CGIL Informa - 17 giugno 2026, 09:33

Liguria, più turisti ma meno lavoro nel turismo: persi oltre 10mila occupati tra commercio e ristorazione

Calà (Cgil): "Settore che si inabissa nel lavoro nero"

Liguria, più turisti ma meno lavoro nel turismo: persi oltre 10mila occupati tra commercio e ristorazione

A fronte dell’aumento dei turisti in Liguria, che nel primo trimestre di quest’anno, rispetto allo stesso periodo dell’anno scorso, registra un +9,7% degli arrivi e un +12% delle presenze, il settore commercio, alberghi e ristoranti perde 10.271 occupati.

Il dato emerge dall’ultima rilevazione Istat relativa all’occupazione nel primo trimestre 2026. Il quadro complessivo dell’occupazione in Liguria è di sostanziale stabilità, seppur con alcune ombre. “L’elemento più preoccupante è sicuramente la contrazione degli occupati nel settore turismo che, nonostante stia meglio dello scorso anno, perde occupati; è un fenomeno che si può spiegare solo con il ricorso al lavoro nero”, dichiara Maurizio Calà, segretario generale Cgil Liguria, che aggiunge: “Una anomalia tutta ligure, che segna la fragilità del mercato del lavoro nella nostra regione, è rappresentata anche dal continuo andamento ondivago dei settori, condizione che emerge anche dai dati Istat.

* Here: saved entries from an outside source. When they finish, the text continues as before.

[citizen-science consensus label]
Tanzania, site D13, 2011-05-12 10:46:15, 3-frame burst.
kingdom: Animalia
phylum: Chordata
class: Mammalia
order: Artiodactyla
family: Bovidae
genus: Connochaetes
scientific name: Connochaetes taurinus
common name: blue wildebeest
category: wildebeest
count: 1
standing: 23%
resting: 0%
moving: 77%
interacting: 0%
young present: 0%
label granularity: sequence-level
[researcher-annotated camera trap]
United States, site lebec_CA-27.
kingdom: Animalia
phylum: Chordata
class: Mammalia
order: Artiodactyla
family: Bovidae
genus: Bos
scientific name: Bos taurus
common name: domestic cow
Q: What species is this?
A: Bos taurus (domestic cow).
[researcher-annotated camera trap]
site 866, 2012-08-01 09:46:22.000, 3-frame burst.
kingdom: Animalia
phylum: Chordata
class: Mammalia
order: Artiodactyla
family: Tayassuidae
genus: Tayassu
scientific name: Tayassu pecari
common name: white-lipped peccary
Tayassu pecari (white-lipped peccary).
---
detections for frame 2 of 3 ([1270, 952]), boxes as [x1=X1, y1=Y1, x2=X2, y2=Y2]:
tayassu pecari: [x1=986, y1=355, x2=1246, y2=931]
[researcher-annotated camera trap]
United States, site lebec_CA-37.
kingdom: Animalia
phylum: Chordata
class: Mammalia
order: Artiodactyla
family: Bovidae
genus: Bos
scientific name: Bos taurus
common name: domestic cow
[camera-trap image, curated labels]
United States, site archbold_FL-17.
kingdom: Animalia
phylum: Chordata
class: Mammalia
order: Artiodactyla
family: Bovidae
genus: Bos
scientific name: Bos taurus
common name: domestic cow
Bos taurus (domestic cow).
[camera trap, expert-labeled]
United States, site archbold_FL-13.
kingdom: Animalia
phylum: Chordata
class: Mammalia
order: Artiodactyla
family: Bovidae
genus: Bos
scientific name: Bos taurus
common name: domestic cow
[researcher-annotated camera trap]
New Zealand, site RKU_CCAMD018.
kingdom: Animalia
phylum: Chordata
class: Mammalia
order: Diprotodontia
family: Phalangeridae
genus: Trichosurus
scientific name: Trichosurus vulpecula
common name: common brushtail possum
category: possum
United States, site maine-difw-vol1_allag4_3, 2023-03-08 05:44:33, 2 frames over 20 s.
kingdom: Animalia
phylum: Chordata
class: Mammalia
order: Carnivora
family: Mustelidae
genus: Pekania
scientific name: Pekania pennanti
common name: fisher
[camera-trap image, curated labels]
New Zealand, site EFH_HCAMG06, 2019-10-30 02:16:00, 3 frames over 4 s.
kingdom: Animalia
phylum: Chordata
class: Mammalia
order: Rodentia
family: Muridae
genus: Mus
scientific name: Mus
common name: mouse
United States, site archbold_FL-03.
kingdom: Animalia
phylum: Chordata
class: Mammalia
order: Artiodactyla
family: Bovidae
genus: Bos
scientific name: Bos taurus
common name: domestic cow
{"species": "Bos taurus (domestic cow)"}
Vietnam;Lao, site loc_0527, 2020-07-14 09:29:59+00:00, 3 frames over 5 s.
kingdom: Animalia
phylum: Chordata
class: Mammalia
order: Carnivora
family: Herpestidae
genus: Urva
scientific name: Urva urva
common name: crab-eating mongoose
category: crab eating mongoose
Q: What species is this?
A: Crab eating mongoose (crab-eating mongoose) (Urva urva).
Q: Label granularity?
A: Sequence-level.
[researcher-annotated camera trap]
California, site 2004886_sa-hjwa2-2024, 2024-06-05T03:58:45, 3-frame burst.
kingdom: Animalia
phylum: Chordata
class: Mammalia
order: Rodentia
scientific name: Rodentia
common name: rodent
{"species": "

In questo trimestre industria e costruzioni crescono, ma l’occupazione nel turismo, numericamente importante per la Liguria, subisce un tracollo. Questo significa che in questi anni una parte significativa delle imprese del settore si è collocata in una situazione di evasione fiscale e contributiva”, commenta Calà, che conclude: “Siamo fortemente preoccupati da questa realtà e chiederemo un incontro all’assessore regionale al Turismo perché questo fenomeno va affrontato celermente”.

A spiegare l’andamento sostanzialmente piatto dell’occupazione in Liguria è Marco De Silva, responsabile dell’ufficio economico Cgil Genova e Liguria, che ha elaborato i dati Istat relativi al primo trimestre 2026, in raffronto con lo stesso periodo dell’anno precedente: nel primo trimestre 2026 si sono registrati 650.953 occupati, pari a +188 unità, ossia lo 0,03%. Il dato è frutto di andamenti opposti: da un lato l’aumento delle occupate donne e dei dipendenti del settore industria; dall’altro la contrazione della componente maschile dei dipendenti (lavoratori subordinati) e degli indipendenti (lavoratori autonomi).